Eligibility for exclusive CPU allocation should always be possible to honor. Eligibility for isolated core allocation is only honored if there are enough isolated cores available to fulfill the exclusive part of the container’s CPU request with isolated cores alone. Otherwise ordinary CPUs will be allocated, by slicing them off for exclusive usage from the shared subset of CPU cores in the container’s assigned pool.
Containers in the kube-system group are pinned to share all kube-reserved CPU cores. Containers in the low-priority or sub-core groups, and containers which are only eligible for shared CPU core allocation in the mixed and multi-core groups, are all pinned to run on the shared subset of CPU cores in the container’s assigned pool. This shared subset can and usually does change dynamically as exclusive CPU cores are allocated and released in the pool.

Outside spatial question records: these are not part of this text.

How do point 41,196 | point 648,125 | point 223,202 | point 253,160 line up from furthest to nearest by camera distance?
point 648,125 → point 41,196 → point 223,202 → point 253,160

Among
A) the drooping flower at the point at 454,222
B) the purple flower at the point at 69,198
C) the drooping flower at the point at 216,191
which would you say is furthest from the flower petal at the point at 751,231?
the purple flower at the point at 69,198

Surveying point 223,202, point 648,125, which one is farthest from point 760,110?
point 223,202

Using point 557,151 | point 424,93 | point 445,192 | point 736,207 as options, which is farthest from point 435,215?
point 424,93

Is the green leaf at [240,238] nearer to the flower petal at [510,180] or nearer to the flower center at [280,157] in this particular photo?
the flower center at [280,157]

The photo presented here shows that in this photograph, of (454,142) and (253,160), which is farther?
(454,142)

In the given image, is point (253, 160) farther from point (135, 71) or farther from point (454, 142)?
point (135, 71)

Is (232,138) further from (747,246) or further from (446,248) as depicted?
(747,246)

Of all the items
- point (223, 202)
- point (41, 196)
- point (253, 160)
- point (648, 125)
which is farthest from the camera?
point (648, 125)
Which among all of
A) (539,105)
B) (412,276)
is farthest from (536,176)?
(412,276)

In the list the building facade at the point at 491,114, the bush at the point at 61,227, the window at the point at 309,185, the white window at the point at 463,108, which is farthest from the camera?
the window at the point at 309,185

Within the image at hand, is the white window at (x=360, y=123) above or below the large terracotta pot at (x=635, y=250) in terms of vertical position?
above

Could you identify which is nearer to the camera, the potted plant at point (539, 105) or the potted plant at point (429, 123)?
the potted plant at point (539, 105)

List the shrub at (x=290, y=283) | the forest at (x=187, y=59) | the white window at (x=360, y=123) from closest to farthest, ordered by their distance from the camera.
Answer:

Container CPU Allocation Preference Annotations
Containers can be annotated to diverge from the default CPU allocation preferences the policy would otherwise apply to them. These Pod annotations can be given both with per pod and per container resolution. If for any container both of these exist, the container-specific one takes precedence.
Implicit Hardware Topology Hints
CRI Resource Manager
automatically generates HW Topology Hints
for devices
assigned to a container, prior to handing the container off to the active policy
for resource allocation. The topology-aware
policy is hint-aware and normally
takes topology hints into account when picking the best pool to allocate
resources. Hints indicate optimal HW locality
for device access and they can
alter significantly which pool gets picked for a container.
Since device topology hints are implicitly generated, there are cases where one would like the policy to disregard them altogether. For instance, when a local volume is used by a container but not in any performance critical manner.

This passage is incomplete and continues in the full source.